▸ **EXERCISE REQUIREMENTS**: Nothing should be left out: output all of the entries exactly.

──────── RECORDS TO USE

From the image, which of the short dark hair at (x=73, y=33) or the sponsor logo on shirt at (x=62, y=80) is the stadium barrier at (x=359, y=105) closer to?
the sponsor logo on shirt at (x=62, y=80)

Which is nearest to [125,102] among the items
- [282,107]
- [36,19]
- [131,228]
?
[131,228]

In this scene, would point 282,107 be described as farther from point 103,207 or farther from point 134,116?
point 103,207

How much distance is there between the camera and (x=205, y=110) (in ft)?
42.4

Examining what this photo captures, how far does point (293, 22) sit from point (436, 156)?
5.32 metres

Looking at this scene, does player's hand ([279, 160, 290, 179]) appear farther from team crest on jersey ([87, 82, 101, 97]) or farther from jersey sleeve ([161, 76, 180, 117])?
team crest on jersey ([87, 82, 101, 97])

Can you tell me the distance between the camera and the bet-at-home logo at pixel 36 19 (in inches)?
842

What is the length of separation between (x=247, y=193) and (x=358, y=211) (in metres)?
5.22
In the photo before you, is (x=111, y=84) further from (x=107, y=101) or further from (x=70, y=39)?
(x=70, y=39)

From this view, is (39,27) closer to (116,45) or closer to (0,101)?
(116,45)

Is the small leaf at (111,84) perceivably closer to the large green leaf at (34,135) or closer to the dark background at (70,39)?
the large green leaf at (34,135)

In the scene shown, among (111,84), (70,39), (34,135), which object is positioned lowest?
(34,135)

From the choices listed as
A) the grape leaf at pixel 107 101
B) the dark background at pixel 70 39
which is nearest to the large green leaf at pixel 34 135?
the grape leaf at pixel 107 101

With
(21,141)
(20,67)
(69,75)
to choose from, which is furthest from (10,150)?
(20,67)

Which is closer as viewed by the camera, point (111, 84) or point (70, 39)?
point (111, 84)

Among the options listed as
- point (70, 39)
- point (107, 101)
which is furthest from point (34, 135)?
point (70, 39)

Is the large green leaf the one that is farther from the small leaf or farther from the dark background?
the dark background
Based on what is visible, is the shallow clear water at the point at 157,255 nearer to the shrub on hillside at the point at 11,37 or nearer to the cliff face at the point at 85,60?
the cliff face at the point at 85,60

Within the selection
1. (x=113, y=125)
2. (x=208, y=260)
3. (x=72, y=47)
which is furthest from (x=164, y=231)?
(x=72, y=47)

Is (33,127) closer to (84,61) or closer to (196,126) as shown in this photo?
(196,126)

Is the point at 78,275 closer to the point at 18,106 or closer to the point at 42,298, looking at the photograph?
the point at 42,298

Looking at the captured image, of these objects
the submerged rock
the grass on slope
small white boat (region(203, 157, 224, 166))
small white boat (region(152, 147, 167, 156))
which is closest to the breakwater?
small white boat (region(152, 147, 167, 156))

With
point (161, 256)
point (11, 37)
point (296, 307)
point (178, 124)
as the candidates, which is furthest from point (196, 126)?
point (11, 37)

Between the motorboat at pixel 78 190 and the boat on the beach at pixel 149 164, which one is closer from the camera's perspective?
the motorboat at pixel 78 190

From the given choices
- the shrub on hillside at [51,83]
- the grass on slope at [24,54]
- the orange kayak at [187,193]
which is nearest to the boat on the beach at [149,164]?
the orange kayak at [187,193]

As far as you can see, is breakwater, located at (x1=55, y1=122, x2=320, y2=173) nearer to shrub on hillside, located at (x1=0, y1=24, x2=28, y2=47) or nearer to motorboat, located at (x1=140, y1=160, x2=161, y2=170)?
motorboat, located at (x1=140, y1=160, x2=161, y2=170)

────────────────

▸ **TASK RESULT**:
From the image, which of the short dark hair at (x=73, y=33) or the sponsor logo on shirt at (x=62, y=80) is the stadium barrier at (x=359, y=105) closer to?
the sponsor logo on shirt at (x=62, y=80)

Which is nearest to [125,102] among the items
- [282,107]
- [36,19]
- [131,228]
?
[131,228]

In this scene, would point 282,107 be described as farther from point 103,207 or farther from point 134,116?
point 103,207

How much distance is there between the camera and (x=205, y=110) (in ft)?
42.4

Examining what this photo captures, how far does point (293, 22) sit from point (436, 156)?
5.32 metres

Looking at this scene, does player's hand ([279, 160, 290, 179]) appear farther from team crest on jersey ([87, 82, 101, 97]) or farther from jersey sleeve ([161, 76, 180, 117])?
team crest on jersey ([87, 82, 101, 97])

Can you tell me the distance between the camera and the bet-at-home logo at pixel 36 19 (in inches)?
842

What is the length of separation between (x=247, y=193) and (x=358, y=211) (in metres)?
5.22
In the photo before you, is (x=111, y=84) further from (x=107, y=101) or further from (x=70, y=39)?
(x=70, y=39)

From this view, is (39,27) closer to (116,45) or closer to (0,101)?
(116,45)

Is the small leaf at (111,84) perceivably closer to the large green leaf at (34,135) or closer to the dark background at (70,39)?
the large green leaf at (34,135)

In the scene shown, among (111,84), (70,39), (34,135), which object is positioned lowest?
(34,135)

From the choices listed as
A) the grape leaf at pixel 107 101
B) the dark background at pixel 70 39
which is nearest to the large green leaf at pixel 34 135?
the grape leaf at pixel 107 101

With
(21,141)
(20,67)
(69,75)
to choose from, which is furthest from (10,150)?
(20,67)

Which is closer as viewed by the camera, point (111, 84) or point (70, 39)?
point (111, 84)

Among the options listed as
- point (70, 39)
- point (107, 101)
which is furthest from point (34, 135)?
point (70, 39)

Is the large green leaf the one that is farther from the small leaf or farther from the dark background?
the dark background
Based on what is visible, is the shallow clear water at the point at 157,255 nearer to the shrub on hillside at the point at 11,37 or nearer to the cliff face at the point at 85,60?
the cliff face at the point at 85,60

Within the selection
1. (x=113, y=125)
2. (x=208, y=260)
3. (x=72, y=47)
which is furthest from (x=164, y=231)?
(x=72, y=47)

Is (33,127) closer to (84,61) or closer to (196,126) as shown in this photo?
(196,126)

Is the point at 78,275 closer to the point at 18,106 or closer to the point at 42,298, looking at the photograph?
the point at 42,298

Looking at the captured image, of these objects
the submerged rock
the grass on slope
small white boat (region(203, 157, 224, 166))
small white boat (region(152, 147, 167, 156))
which is closest to the breakwater?
small white boat (region(152, 147, 167, 156))

With
point (161, 256)
point (11, 37)
point (296, 307)
point (178, 124)
as the candidates, which is furthest from point (196, 126)?
point (11, 37)

Between the motorboat at pixel 78 190 and the boat on the beach at pixel 149 164, which one is closer from the camera's perspective?
the motorboat at pixel 78 190

From the given choices
- the shrub on hillside at [51,83]
- the grass on slope at [24,54]
- the orange kayak at [187,193]
which is nearest to the boat on the beach at [149,164]?
the orange kayak at [187,193]

As far as you can see, is breakwater, located at (x1=55, y1=122, x2=320, y2=173) nearer to shrub on hillside, located at (x1=0, y1=24, x2=28, y2=47) or nearer to motorboat, located at (x1=140, y1=160, x2=161, y2=170)?
motorboat, located at (x1=140, y1=160, x2=161, y2=170)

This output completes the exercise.